May 23, 2011 / 2:53 PM / in 7 years

Factbox: Republicans get slow start on 2012 fund-raising

(Reuters) - Republicans vying for their party’s nomination and a shot at unseating President Barack Obama next year are off to a slow start in the race to amass the millions of dollars needed to run a presidential campaign.

Meanwhile, the Obama camp is moving into full fund-raising mode and the president is expected to top $1 billion for his 2012 re-election bid, up from his record $750 million in 2008.

Official totals for the first half of the year will come out in July. Here’s a glance at how Republicans are faring on fund-raising:


Former Massachusetts Governor and millionaire businessman Mitt Romney may be the closest the Republicans have to a front-runner.

His Free and Strong America political action committee (PAC) raised $1.9 million in the first quarter of 2011, according to the campaign.

Romney stepped up fund-raising this month, raising more than $10 million with backers “dialing for dollars” in just one day last week.

Among the biggest donors to Romney’s PAC in 2010 were executive, employees or the political committees of Goldman Sachs, Bank of America and Blackstone Group.

Romney has also raised money through state political action committees. According to the National Institute on Money in State Politics, Romney raised $1.6 million in 2010 through state PACs, and gave out about $393,000 to state candidates.


Former Minnesota Governor Tim Pawlenty hit the national stage in 2008 when his name showed up on John McCain’s short list of potential Republican vice presidential candidates.

Pawlenty’s Freedom First PAC raised $3.4 million during the 2010 election cycle and spent $3.2 million, according to the Center for Responsive Politics. Big contributions came from Morgan Stanley, Citadel Investment and Comcast Corp.

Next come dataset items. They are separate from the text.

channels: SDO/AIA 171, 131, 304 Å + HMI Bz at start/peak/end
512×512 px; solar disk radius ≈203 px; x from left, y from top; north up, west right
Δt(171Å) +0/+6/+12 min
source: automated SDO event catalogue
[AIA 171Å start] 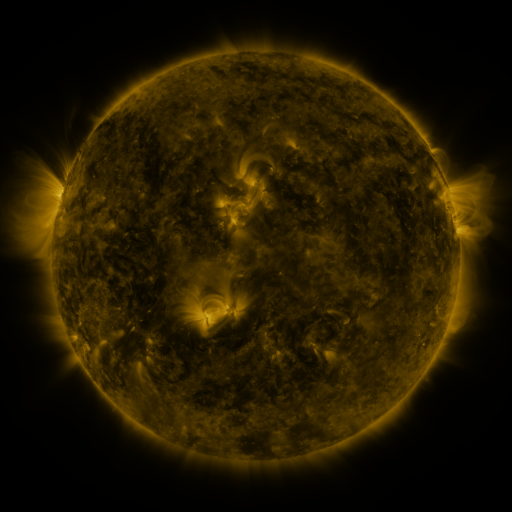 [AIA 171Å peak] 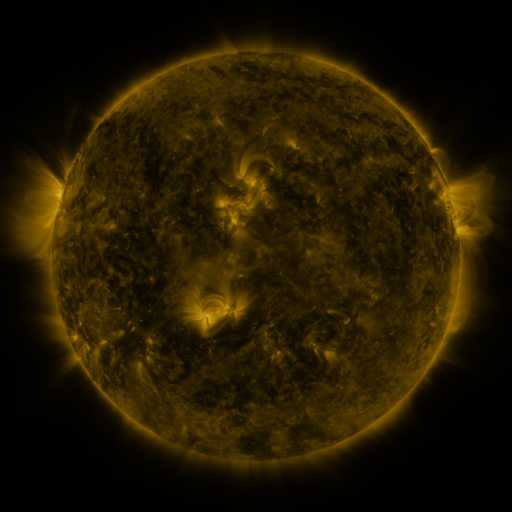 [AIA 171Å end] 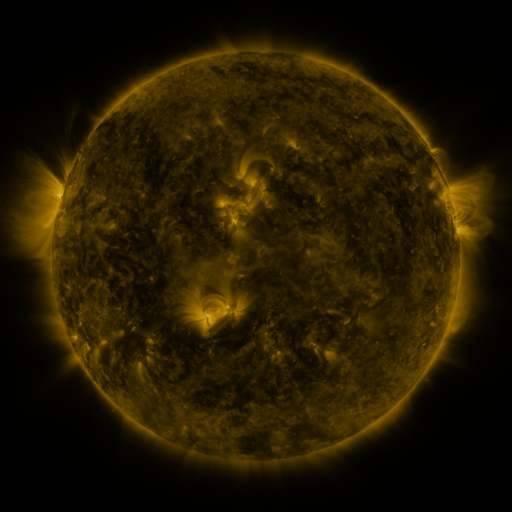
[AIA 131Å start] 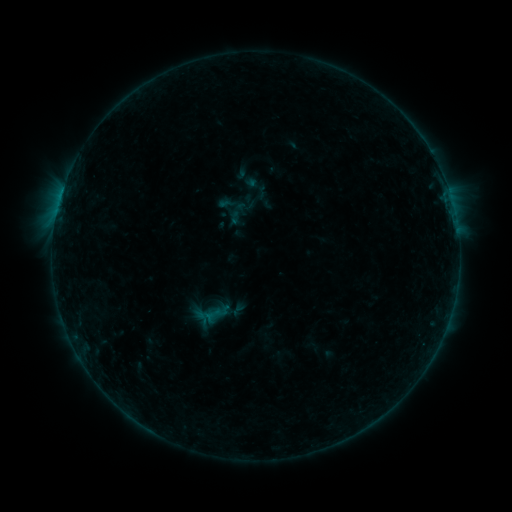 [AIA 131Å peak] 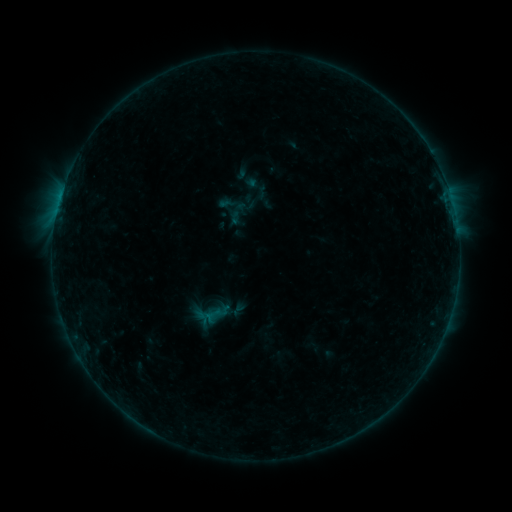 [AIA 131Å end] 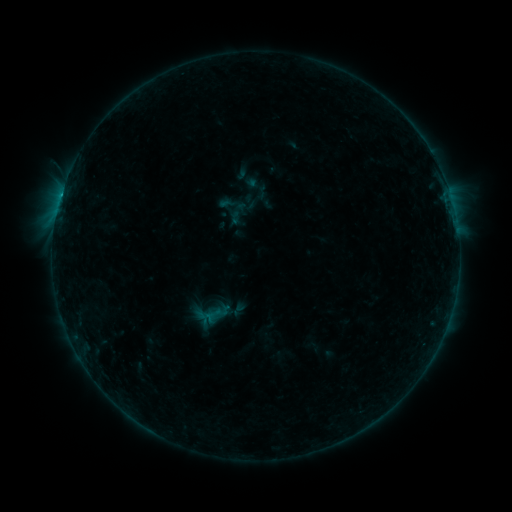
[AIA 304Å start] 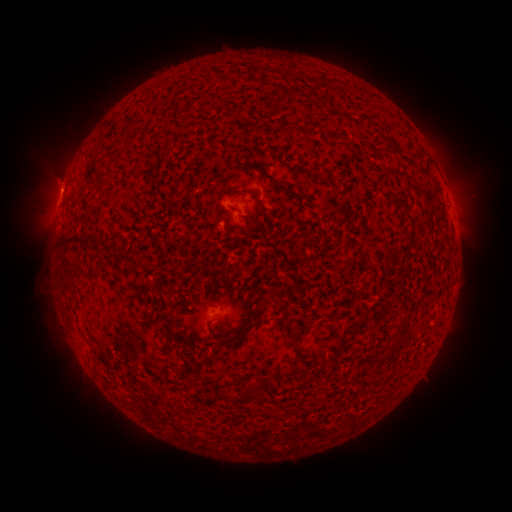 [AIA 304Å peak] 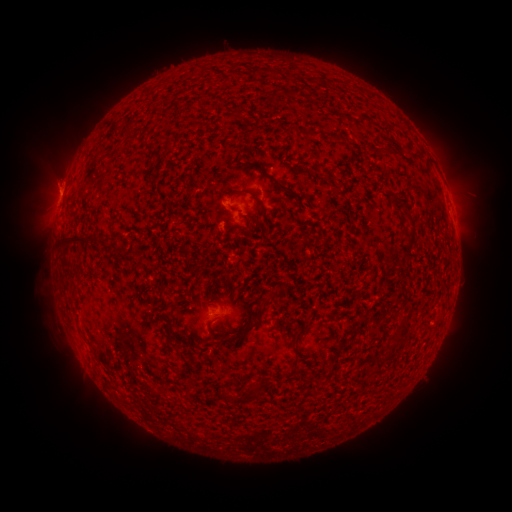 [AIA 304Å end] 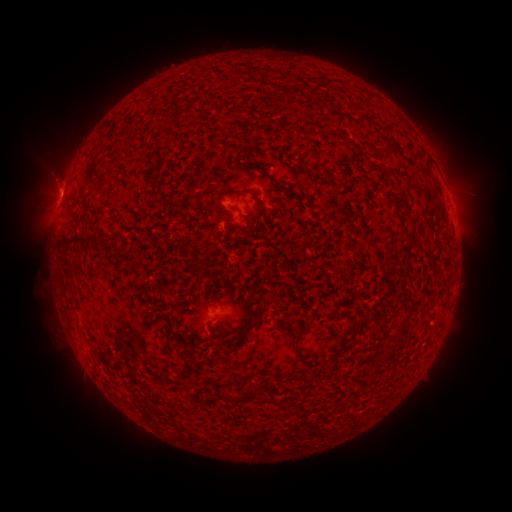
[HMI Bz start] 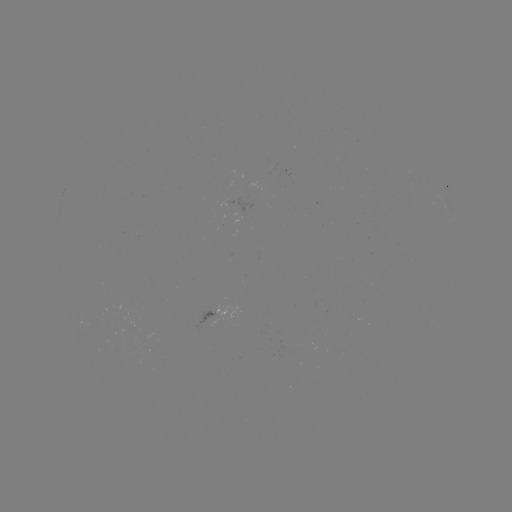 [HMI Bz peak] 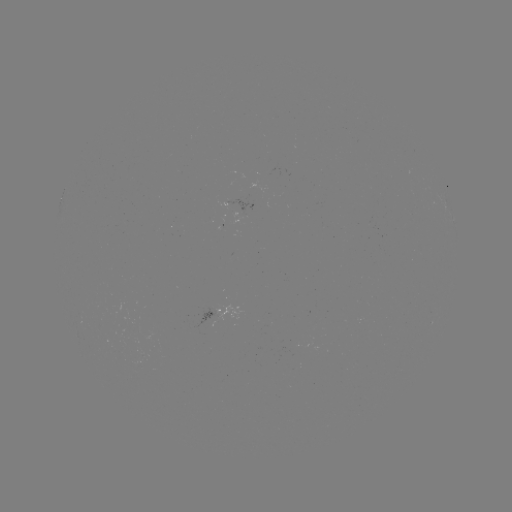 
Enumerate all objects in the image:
B5.4 flare: (61, 196)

Pawlenty raised about $338,000 from state-level PACs in 2010 and disbursed $167,000 of that, according to the NIMSP.

An April 15 quarterly FEC filing showed his exploratory committee had contributions of $160,000 and spent about $43,000.

Again, these numbers are deceptive because his fund-raising activities have increased since the quarter ended. For example, Pawlenty raised $800,000 in Chicago and Texas at recent events, according to a campaign source.

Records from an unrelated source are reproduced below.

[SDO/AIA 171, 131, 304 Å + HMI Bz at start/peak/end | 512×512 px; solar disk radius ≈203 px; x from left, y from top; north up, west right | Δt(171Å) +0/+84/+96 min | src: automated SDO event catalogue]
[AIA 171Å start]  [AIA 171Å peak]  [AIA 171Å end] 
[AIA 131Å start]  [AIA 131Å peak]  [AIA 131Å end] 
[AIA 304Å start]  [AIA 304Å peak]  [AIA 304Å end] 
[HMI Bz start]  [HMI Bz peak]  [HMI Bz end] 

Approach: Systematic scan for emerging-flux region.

Pawlenty held his biggest fund-raiser of the quarter on May 18, a hometown fete with the priciest tickets going for $2,500 per person.

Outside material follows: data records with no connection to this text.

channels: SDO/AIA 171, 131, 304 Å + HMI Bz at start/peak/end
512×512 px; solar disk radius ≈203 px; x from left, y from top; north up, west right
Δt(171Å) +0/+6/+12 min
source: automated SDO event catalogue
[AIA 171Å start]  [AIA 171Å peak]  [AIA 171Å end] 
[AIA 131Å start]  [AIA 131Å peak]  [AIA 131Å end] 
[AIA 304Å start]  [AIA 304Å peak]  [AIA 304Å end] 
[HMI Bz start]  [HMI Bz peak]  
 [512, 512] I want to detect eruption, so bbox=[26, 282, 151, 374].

The 2008 Republican vice presidential nominee and former Alaska governor has major star power but has been coy about whether she will run. Her SarahPAC raised $5.7 million during the 2010 election cycle and spent about $4.4 million, according to CRP.

If she doesn’t run, eyes will be on where she will throw her weight -- and cash.

SarahPAC has not yet filed contributions data for the first quarter of this year.


The former speaker of the House of Representatives was the main architect of the 1994 Republican congressional election victory and author of the “Contract with America” political manifesto.

His American Solutions for Winning the Future fund-raising group has raised $52 million through the end of 2010 since its creation in 2007, according to CRP.

In the 2010 cycle, Gingrich raised $28 million and spent about that amount, making his the richest among similar groups in that period.

Gingrich’s American Solutions PAC raised about $737,000 during the 2010 cycle, and has raised $54,150 so far this year.


Former Utah Governor Huntsman served as ambassador to China before resigning to consider a presidential run. He is the son of billionaire Jon Huntsman, chairman of chemical company Huntsman Corp.

Huntsman, who returned from China in late April and lives in Washington, formed a PAC earlier this month called H-PAC.


The congresswoman from Minnesota is a leader of the House Tea Party caucus and would be a fund-raising force if she ran.

She has been especially proficient at raising big money through small donations, according to an analysis from the Center for Responsive Politics, which found that 75 percent of her contributions have come from those giving $200 or less.

Bachmann’s campaign committee and leadership PAC raised more than $14 million during the 2010 election cycle, and spent about $12 million of that on candidates.

So far in 2011, her MichelePAC raised nearly $705,000, according to regulatory filings.


Paul, who has formed an exploratory committee, is an anti-war Republican congressman from Texas who ran unsuccessfully for the 2008 nomination.

He raised $35 million from small donations from a fervent group of backers during the 2008 campaign but failed to win any primary or caucus.

During the 2010 election cycle, he and his PACs raised about $1.2 million, according to CPR.

Corrects paragraph 7 to say Goldman executives and employees, and its political committees gave to Romney, not the company itself.